Con demasiada frecuencia hemos visto que se utiliza la fe como herramienta para dividir a unos y otros; como una excusa para el prejuicio y la intolerancia.
Se han emprendido guerras.
Se han ejecutado inocentes. A lo largo de los siglos, religiones enteras han sido perseguidas, siempre en el nombre de lo que se cree correcto.
Sin duda la misma naturaleza de la fe muestra que nuestras creencias nunca serán iguales. Leemos diferentes libros. Seguimos diferentes mandatos.
Estamos suscritos a diferentes relatos acerca de cómo fue que llegamos aquí. Y adonde iremos luego, y algunos no profesan absolutamente fe alguna.
Pero independientemente de aquello en que elijamos creer, recordemos que no existe ninguna religión cuyo credo central sea el odio. No existe Dios que consienta la eliminación de seres humanos inocentes. Eso lo sabemos muy bien.
Sabemos también que a pesar de nuestras diferencias, hay una ley que vincula a las grandes religiones. Jesús nos dijo ama a tu prójimo como a ti mismo”.
La Torah ordena: “aquello que sea malo para ti, no lo hagas a tus semejantes”. En el Islam, hay una enseñanza que afirma: “ninguno cree realmente hasta que desea para su hermano lo mismo que desea para sí”. Y lo mismo vale para los Budistas, los Hinduistas, los seguidores de Confucio y para los humanistas.
Es, por supuesto, la Regla de oro, la propuesta que nos invita a amarnos, a entendernos, a tratar con dignidad y respeto a todos aquellos con quienes compartimos un breve momento en esta tierra.
Es una regla antigua, una regla simple, pero también uno de los mayores desafíos.

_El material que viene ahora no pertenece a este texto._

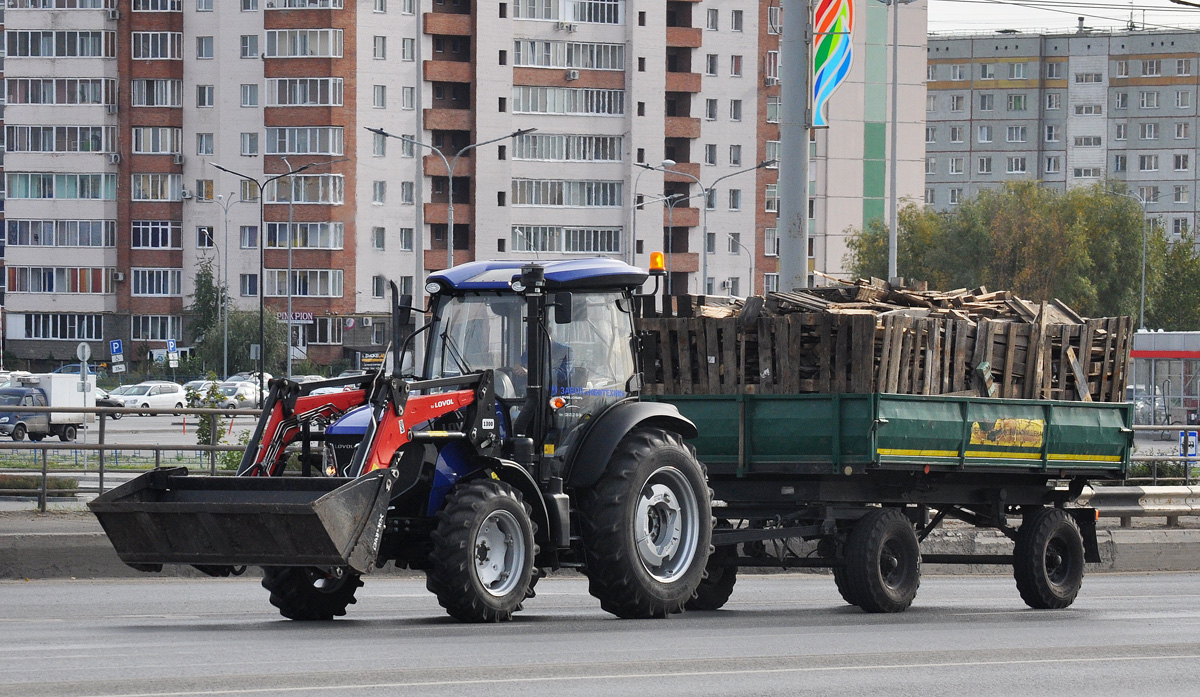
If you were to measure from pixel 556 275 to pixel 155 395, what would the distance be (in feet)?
210

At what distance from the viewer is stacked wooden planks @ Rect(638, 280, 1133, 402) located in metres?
13.3

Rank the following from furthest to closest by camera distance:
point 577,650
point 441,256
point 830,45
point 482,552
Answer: point 441,256
point 830,45
point 482,552
point 577,650

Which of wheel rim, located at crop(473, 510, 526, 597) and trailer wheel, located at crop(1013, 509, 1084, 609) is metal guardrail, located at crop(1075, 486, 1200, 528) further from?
wheel rim, located at crop(473, 510, 526, 597)

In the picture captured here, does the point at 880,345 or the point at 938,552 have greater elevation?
the point at 880,345

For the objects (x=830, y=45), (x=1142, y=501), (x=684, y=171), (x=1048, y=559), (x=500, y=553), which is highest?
(x=684, y=171)

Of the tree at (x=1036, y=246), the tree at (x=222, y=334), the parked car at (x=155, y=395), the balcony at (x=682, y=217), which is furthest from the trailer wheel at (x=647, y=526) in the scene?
the balcony at (x=682, y=217)

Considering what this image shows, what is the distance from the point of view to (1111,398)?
1536 cm

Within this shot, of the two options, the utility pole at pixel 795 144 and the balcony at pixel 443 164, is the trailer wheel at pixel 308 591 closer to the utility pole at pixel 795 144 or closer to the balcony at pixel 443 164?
the utility pole at pixel 795 144

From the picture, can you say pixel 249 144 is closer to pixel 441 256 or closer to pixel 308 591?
pixel 441 256

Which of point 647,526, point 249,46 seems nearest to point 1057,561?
point 647,526

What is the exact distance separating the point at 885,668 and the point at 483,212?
84.8 m

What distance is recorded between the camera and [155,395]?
240 feet

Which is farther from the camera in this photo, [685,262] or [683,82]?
[685,262]

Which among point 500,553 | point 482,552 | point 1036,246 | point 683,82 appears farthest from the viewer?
point 683,82
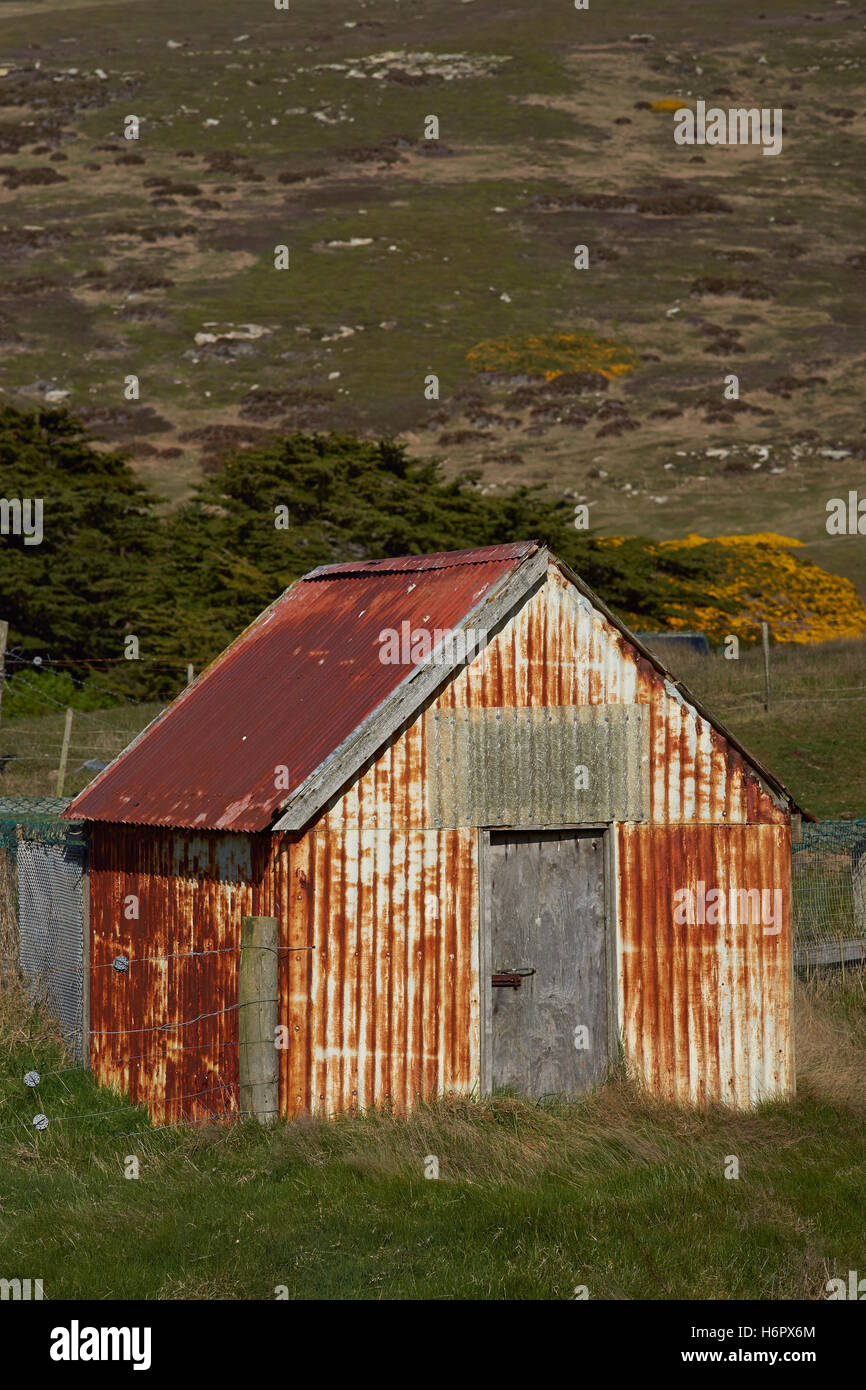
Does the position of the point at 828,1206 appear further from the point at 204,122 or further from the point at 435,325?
the point at 204,122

Porque pide de cada uno de nosotros que tomemos responsabilidad por el bienestar de gente que tal vez no conocemos ni admiramos y con quienes tal vez no coincidimos del todo.
A veces, nos pide que nos reconciliemos con acérrimos enemigos.
O que resolvamos viejas disputas.
Y eso requiere una fe activa, vital, y fervorosa. Requiere no sólo que creamos, sino que actuemos, para dar algo de nosotros para beneficio de otros y la construcción de un mundo mejor.